Within-patient evolution to piperacillin/tazobactam resistance in a clinical isolate of Escherichia coli due to IS26-mediated amplification of blaTEM-1B

A novel phenotype of Escherichia coli and Klebsiella pneumoniae resistant to piperacillin/tazobactam (TZP), but susceptible to carbapenems and 3rd generation cephalosporins has recently emerged. The resistance mechanism of this phenotype has been identified as hyperproduction of the β-lactamase bla TEM, however the mechanism of hyperproduction in isolates lacking promoter region mutations is not well understood. We sought to understand this mechanism by focussing on a pair of isolates obtained from an individual patient across two infection episodes and displaying within-patient evolution to TZP resistance. Following confirmation that the two isolates were clonal, we found that the TZP-resistant isolate hyperproduced a β-lactamase but lacked mutations within β-lactamase promoter regions.
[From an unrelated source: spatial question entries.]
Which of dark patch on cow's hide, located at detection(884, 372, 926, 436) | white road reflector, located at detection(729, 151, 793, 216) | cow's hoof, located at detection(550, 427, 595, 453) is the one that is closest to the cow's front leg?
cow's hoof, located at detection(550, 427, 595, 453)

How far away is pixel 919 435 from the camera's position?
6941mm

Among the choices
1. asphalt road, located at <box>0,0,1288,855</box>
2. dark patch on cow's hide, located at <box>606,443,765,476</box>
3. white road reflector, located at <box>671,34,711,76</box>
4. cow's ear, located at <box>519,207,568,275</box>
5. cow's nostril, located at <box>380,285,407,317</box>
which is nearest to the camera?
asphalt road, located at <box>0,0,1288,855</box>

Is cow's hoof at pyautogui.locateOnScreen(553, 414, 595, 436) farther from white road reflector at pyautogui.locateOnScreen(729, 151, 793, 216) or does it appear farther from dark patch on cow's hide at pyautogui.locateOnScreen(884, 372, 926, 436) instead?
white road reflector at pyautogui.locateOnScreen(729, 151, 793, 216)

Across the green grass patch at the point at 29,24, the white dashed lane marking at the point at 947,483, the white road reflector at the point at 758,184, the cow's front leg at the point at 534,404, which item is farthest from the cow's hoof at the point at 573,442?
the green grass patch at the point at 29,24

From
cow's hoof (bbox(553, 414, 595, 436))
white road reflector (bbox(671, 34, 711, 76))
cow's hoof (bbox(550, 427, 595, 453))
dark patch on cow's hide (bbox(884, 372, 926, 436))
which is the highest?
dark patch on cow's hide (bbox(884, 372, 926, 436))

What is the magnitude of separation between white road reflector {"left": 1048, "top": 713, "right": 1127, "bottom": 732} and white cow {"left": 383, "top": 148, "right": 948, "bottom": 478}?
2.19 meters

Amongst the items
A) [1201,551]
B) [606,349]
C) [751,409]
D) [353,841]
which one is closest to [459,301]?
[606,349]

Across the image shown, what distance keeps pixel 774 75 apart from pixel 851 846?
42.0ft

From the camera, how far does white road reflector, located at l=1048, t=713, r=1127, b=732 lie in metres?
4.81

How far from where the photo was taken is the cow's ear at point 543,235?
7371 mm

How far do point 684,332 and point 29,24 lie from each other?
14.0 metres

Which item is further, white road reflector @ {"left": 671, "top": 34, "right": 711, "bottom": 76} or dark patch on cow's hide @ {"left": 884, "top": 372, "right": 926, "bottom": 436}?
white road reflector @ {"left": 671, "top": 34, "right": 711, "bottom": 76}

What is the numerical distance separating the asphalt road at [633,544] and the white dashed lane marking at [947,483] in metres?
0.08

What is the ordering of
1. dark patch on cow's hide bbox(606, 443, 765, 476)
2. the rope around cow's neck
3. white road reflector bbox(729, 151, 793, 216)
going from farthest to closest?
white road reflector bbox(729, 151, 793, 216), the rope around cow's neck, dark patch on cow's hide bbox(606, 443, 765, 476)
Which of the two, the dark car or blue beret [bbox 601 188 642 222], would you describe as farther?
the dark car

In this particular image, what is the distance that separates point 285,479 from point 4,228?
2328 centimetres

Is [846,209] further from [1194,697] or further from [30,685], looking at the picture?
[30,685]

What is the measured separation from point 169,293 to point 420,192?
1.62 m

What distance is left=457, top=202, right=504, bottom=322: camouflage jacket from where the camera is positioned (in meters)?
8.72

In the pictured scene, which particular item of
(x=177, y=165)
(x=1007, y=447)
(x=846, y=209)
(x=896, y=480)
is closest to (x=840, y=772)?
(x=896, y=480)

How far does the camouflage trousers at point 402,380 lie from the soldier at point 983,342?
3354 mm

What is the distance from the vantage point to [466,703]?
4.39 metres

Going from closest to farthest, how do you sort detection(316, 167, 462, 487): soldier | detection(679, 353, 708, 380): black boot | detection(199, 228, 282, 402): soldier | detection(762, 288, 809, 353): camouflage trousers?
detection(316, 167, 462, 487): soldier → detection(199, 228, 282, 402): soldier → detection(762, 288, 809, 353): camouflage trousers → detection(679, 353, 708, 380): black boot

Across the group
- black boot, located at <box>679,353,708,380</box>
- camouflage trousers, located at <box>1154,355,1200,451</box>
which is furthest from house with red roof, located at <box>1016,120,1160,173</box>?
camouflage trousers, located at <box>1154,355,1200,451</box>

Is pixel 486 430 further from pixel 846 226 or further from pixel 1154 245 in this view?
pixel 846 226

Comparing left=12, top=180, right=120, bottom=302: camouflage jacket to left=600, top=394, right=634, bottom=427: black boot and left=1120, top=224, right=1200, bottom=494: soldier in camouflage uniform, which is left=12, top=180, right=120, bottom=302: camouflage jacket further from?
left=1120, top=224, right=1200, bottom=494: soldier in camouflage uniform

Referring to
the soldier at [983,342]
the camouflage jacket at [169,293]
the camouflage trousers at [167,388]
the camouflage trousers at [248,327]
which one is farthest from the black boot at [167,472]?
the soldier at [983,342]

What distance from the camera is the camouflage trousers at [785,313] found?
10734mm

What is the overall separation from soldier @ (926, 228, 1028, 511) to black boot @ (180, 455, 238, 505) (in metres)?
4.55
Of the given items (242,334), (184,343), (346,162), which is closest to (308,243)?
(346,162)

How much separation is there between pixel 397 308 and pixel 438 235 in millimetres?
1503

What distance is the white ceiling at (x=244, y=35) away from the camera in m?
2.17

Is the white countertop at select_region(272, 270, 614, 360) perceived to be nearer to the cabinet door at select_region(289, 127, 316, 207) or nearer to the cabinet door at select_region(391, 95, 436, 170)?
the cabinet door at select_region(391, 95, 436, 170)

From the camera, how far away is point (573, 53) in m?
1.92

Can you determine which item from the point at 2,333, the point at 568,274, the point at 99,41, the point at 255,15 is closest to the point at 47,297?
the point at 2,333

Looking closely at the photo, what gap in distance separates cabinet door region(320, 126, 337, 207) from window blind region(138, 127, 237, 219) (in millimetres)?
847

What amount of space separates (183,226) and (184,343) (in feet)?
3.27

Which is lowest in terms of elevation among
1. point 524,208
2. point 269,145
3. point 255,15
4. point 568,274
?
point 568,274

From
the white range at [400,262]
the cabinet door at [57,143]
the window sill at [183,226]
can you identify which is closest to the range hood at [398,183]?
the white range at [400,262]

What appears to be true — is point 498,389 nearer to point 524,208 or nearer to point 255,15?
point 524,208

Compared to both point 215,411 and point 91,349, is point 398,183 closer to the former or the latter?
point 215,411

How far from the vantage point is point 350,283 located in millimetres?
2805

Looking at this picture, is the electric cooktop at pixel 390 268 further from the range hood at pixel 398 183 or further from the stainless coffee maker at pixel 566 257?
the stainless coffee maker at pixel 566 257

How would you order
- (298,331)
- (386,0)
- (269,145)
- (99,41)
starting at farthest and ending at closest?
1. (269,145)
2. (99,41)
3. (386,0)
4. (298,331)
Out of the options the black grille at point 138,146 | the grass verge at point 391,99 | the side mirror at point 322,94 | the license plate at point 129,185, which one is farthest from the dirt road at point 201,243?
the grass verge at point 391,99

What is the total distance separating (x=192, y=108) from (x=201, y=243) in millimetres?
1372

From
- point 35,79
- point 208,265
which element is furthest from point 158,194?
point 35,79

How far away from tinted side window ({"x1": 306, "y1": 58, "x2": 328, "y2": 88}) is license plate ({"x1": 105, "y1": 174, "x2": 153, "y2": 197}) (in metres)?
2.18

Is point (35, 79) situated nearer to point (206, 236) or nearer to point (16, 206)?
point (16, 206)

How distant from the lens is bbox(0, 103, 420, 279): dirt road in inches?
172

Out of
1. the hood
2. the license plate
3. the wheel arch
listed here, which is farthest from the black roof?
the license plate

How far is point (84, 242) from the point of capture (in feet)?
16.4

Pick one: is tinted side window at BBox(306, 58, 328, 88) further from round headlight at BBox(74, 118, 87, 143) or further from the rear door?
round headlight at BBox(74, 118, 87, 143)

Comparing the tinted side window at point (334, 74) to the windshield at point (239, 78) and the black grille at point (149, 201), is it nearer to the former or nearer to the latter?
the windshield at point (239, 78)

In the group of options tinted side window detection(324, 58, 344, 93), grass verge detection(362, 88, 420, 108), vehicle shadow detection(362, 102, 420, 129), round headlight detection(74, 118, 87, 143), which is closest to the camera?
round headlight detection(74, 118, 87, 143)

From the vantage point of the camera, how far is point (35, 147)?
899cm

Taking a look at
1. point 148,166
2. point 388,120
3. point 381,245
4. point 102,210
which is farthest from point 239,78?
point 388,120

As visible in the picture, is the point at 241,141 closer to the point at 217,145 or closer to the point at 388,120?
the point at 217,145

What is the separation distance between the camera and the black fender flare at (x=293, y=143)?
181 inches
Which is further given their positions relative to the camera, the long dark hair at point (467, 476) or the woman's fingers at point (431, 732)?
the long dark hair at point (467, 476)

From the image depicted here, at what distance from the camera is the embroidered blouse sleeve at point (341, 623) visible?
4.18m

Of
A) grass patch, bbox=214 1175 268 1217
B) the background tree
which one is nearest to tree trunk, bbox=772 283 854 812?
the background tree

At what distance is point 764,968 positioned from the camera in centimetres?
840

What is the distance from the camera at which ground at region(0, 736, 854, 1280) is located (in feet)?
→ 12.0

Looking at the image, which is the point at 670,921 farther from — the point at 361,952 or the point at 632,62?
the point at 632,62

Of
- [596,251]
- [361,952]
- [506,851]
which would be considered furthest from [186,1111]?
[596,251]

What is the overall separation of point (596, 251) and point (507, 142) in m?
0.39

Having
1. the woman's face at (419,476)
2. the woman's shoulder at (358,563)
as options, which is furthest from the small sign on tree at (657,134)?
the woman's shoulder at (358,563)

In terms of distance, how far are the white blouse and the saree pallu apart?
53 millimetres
Hybrid assembly of long and short sequencing reads of the two isolates revealed both harboured a novel IS 26 -flanked composite transposon containing several antibiotic resistance genes, including bla TEM-1B, which was designated Tn 6762 . These resistance genes are also found to be present on a translocatable unit which had excised from Tn 6762 in the TZP-resistant isolate. By replicating the evolutionary event leading to TZP resistance we were able to observe excision of the translocatable unit from Tn 6762 following exposure to TZP and capture the TU in a plasmid containing a copy of IS 26 . Subsequent amplification of the TU, and by extension bla TEM-1B, leads to β-lactamase hyperproduction and TZP resistance. Despite a significant increase in gene copy number (P value = <0.0001), we found that the TZP-resistant isolate was as fit as the susceptible ancestor. This mechanism of gene amplification, and the subsequent hyperproduction, of bla TEM-1B is an important consideration when using genomic data to predict resistance/susceptibility to TZP.